Les instruments juridiques montrent suffisamment que l’homme et la femme jouissent des mêmes droits et sont tenues aux mêmes devoirs. Mais le poids de la coutume est toujours lourd à dégager du jour au lendemain dans les esprits de nombreuses personnes. Ce qui ne permet pas à certaines catégories, que je qualifierai des « faibles », d’exercer et voire même de jouir de certains droits qui leurs sont reconnus. De ces catégories il y a les femmes, les enfants, les personnes vivant avec handicap… Quand je parle de femmes cela ne veut pas dire que toutes les femmes ne jouissent pas pleinement de leurs droits. C’est cette donné qui a poussé législateur par exemple à reformer le code des personnes et de la famille burundais.

La dot comme vue haut n’est pas juridiquement une condition préalable pour contracter un mariage mais elle a une très grande importance aux yeux de la société burundaise à 80% analphabète. Une importance très grande que les solennités devant l’officier de l’état-civil. Mais le fait que la dot se négocie comme si la femme à prendre en mariage était une marchandise n’est pas réellement un frein à son émancipation? Certains trouveront dans cette pratique une libéralité. Mais une libéralité est un acte juridique unilatéral qui ne se négocie pas et qui n’est pas obligatoire. Pourquoi se sentir obligé de faire une libéralité? Mais ici comme je l’ai dit, il ne s’agit pas d’une liberté mais d’un acte ou chacun attend quelque chose de l’autre. Une sorte de contrat synallagmatique comme le démontre la doctrine juridique. Une partie attend l’argent et l’autre partie la femme et le prix de l’échange est la dot. L’opération remplit les conditions d’un contrat synallagmatique et non d’un acte libéral!

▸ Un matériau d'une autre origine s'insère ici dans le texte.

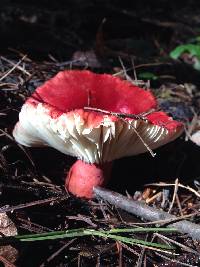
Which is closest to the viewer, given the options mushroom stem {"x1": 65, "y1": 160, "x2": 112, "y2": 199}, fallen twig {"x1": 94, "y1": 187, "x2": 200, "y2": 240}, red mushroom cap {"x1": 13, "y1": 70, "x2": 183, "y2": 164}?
red mushroom cap {"x1": 13, "y1": 70, "x2": 183, "y2": 164}

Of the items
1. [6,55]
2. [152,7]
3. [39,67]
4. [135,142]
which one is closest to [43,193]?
[135,142]

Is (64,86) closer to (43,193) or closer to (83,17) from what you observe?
(43,193)

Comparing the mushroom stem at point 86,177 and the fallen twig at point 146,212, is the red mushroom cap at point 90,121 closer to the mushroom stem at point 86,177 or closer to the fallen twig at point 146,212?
the mushroom stem at point 86,177

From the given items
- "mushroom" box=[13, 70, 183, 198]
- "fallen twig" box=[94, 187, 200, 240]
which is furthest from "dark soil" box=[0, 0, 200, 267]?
"mushroom" box=[13, 70, 183, 198]

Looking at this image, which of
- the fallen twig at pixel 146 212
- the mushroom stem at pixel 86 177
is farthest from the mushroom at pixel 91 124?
the fallen twig at pixel 146 212

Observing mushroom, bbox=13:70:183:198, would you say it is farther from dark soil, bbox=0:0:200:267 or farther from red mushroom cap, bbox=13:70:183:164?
dark soil, bbox=0:0:200:267

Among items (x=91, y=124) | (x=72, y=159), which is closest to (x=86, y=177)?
(x=72, y=159)

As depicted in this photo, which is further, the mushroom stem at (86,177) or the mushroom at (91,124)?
the mushroom stem at (86,177)
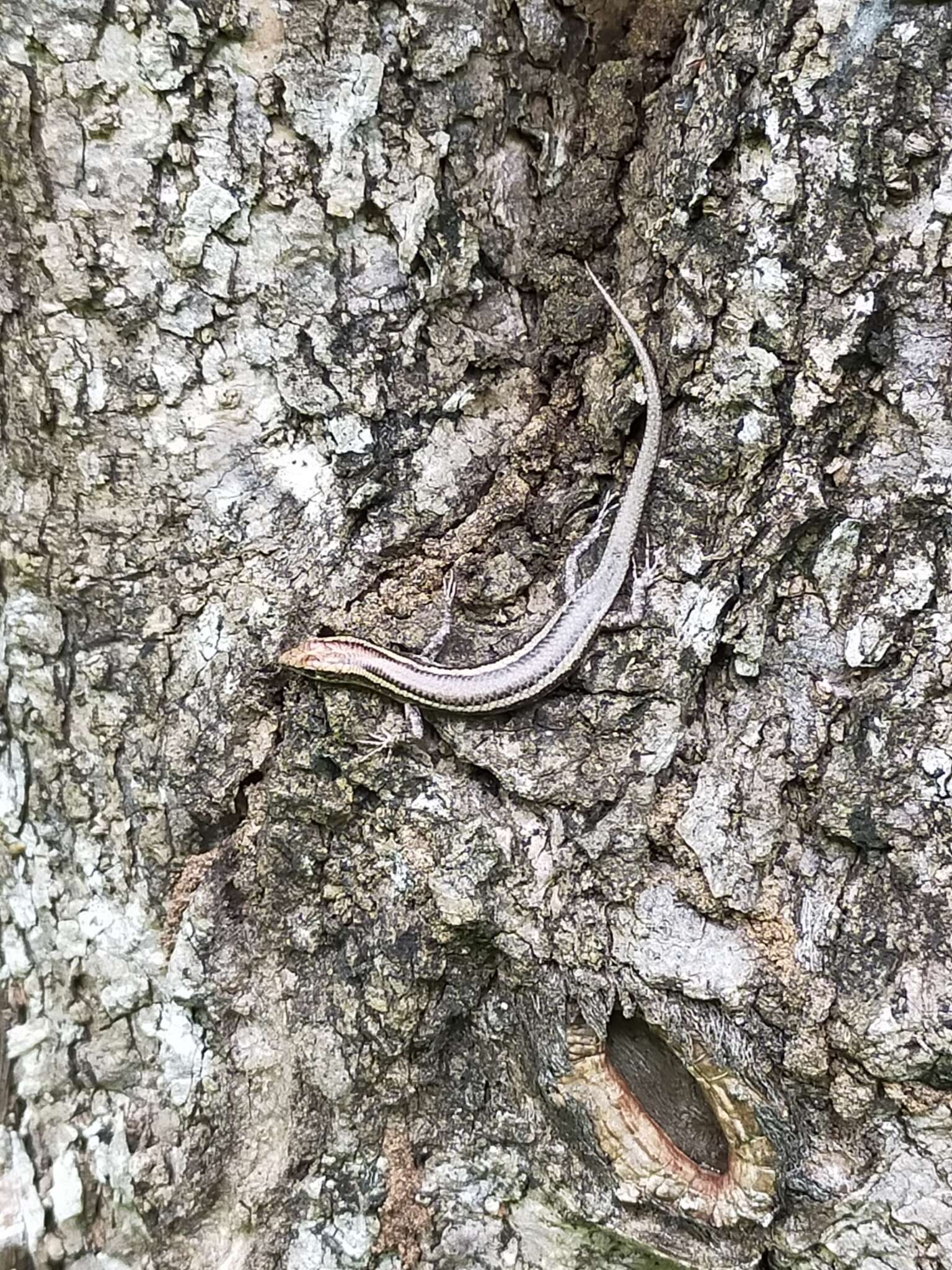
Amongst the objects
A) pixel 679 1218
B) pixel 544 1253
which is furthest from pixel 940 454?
pixel 544 1253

Dans cet échange qu’entend le futur mari? Qu’entend la future épouse? Que dit la coutume? Celui-ci ne s’apparente-t-elle pas à une forme d’adoption? Si, c’est une forme d’adoption si l’on veut humaniser cette pratique. Non, si on veut la déshumaniser et la réduire à un échange d’objet tout simplement. En assimilant cette pratique à une adoption, la dot réduit la femme à un enfant donc à un incapable juridiquement parlant. L’homme en versant la dot prouve sa capacité à prendre en charge une famille, une femme et subvenir à tout ses besoins. Et en retour la femme que prouve-t-elle? Rien, si ce n’est obéissance et soumission. Elle se fera représenter par son mari, elle devra avoir son accord pour accomplir certains actes. Ceci se vérifie quand la femme doit trouver un emploi où le mari doit marquer son accord.

Les hommes voient mal que sa femme soit une secrétaire, un médecin garde nuit ou infirmière de garde, hôtesse…

Comme un enfant, elle a besoin de l’avis de son mari pour poser un acte juridique surtout quand il touche à son emploi du temps. On lui sortira un « tu manques de quoi ici pour travailler et ne plus s’occuper de l’éducation des enfants? » Si le mari est nanti. Dans cet échange dotal, il y a aussi un élément psychologique qui joue du coté de la future femme comme du coté du futur mari. Du coté de la femme, c’est ce qu’on appelle « une dette morale ». « Il y a une somme, des objets qui ont été donné afin que cet homme m’acquiert et donc je dois faire honneur à mes parents »  cet élément la retient à ne pas aller l’encontre de la volonté de son mari.

N’oublions pas aussi les livres Saints dans la fameuse phrase « femme soit soumise à ton mari… » mais aussi les français qui disent la main qui donne est au dessus de celle qui reçoit.